Roman Polanski Q & A Via Skype on 'Chinatown,' Upcoming 'Venus in Fur' and Dreyfus Affair Film

A mini-retrospective devoted to Polanski at San Francisco’s Roxie Theater yields not only a double bill of “Chinatown” and “Frantic,” but a live Skyped interview with the director of both, Roman Polanski, from his now seemingly permanent place of exile, Paris. Thom Mount, the executive producer of Polanski’s “Pirates” and producer
of “Frantic” and “Death and the Maiden,” conducts the Skype interview. 
We’re told that there’s a camera pointing towards the Roxie audience, so
that Polanski can see Mount and us.  Polanski talks about editing “Venus in Fur,” a French film starring Emmanuuelle Seigner and Mathieu Amalric.

While waiting in line at the Roxie, I’m handed a flyer containing some facts about Polanski’s 1977 arrest for statutory rape, which ended with him fleeing the country because of fears that his plea bargain would not be honored and a jail sentence imposed instead.  THIS IS RAPE CULTURE, reads the bottom of the flyer.  I feel that since Samantha Geimer, the victim in the case, has long ago forgiven Polanski, his accusers should, too — although on September 26, 2009, Polanski was arrested in Switzerland, at the behest of the U.S., kept in a Swiss jail for two months, and then held under house arrest in his home in Gstaad until July 12, 2010, when the Swiss courts rejected the extradition request.

Polanski’s life is the stuff of novels, many different ones: reminiscent of the two lists that Julian Barnes famously constructed in “Flaubert’s Parrot,” one containing the highlights of Flaubert’s life, and the other the lows. Polanski’s: a childhood in the Krakow Jewish ghetto, and then separation from his parents, who were sent to concentration camps — his mother to Auschwitz, where she was killed, and his father to Matthausen.  Survival by masquerading as a Catholic, sometimes with sheltering families, sometimes on his own (material that he used in his 2002 adaptation of “The Pianist”). The lurid murder of his young pregnant wife Sharon Tate by followers of Charles Manson.  The rape arrest and subsequent life in exile. The recent 18-month imprisonment and house arrest.

○ ○ ○ ○

▶ DIRECTIONS
Carry on the article about the Roxie Theater's Skype interview with Roman Polanski, starting after its final sentence.

▶ SUPPLIED INFORMATION
○ ○ ○ ○

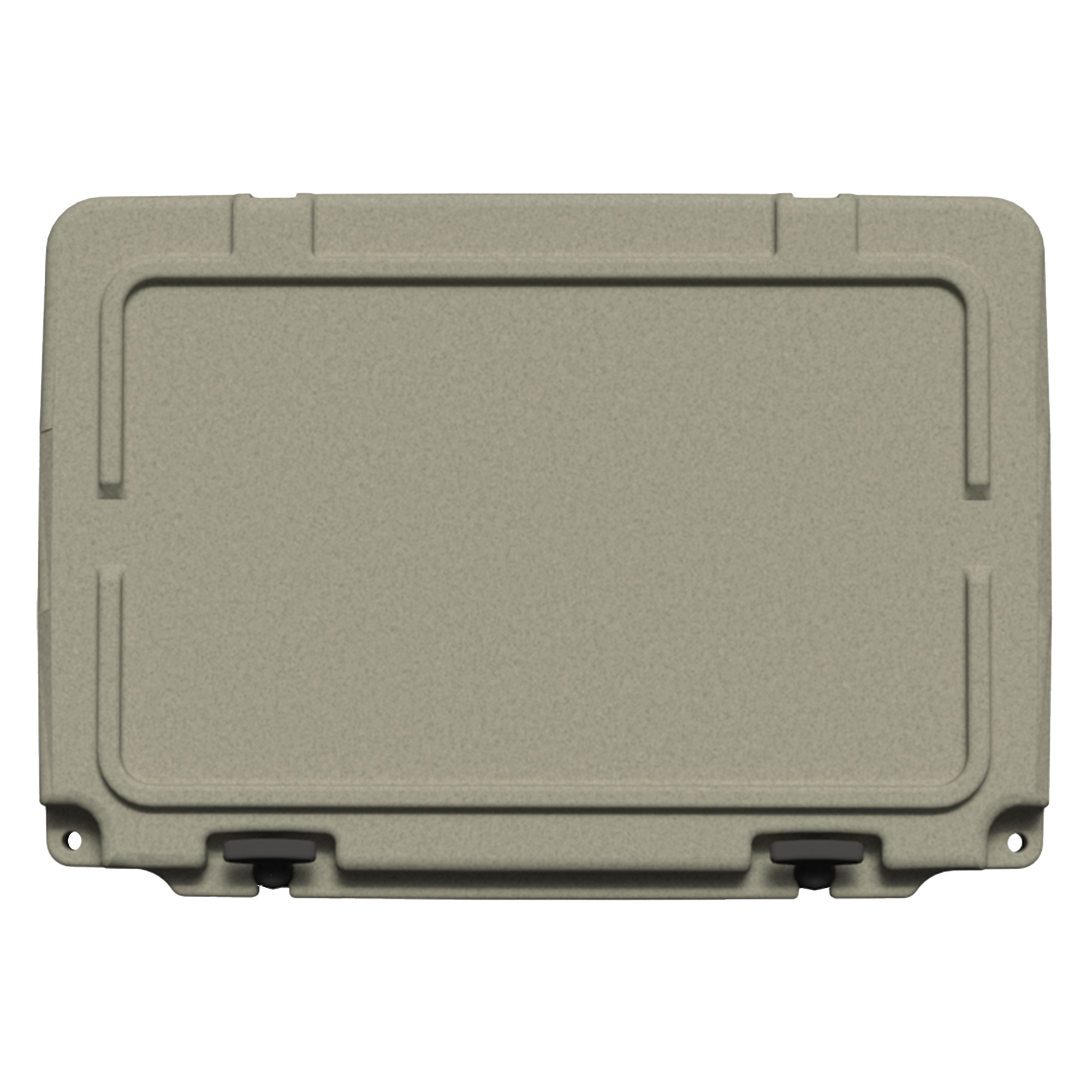 Cordova 45 qt Basecamp Class™ Hard Cooler — view 65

○ ○ ○ ○

▶ EXERCISE RESPONSE
The highs: a more than thirty-film filmography, with success from his very first feature, “Knife in the Water,” and countless nominations and awards, including the Berlin Golden Bear for “Cul de Sac,” the Cannes Palme d’Or for “The Pianist,” and the Oscar as Best Director for “The Pianist”; a prolific acting career both in film and onstage, including a celebrated turn as the bratty Mozart in Peter Shaffer’s “Amadeus,” a long and happy marriage to his third wife, Emmanuelle Seigner, since 1989, who bore him two children, Morgane, about to turn 16, and Elvis, who is 12.

Polanski has recently been the subject of three documentaries: “Polanski: Wanted and Desired,” (2008), examining the events around the 1977 case, and its followup, “Odd Man Out,” (2012), about his successful battle to avoid extradition; and “Roman Polanski: A Film Memoir,” (2011) by Laurent Bouzereau. He’s also written his autobiography(“Roman by Polanski,” 1984) and been the subject of several biographies — “Polanski: A Biography” (2008), by Christopher Sandford, and “Polanski” (1982) by Barbara Leaming.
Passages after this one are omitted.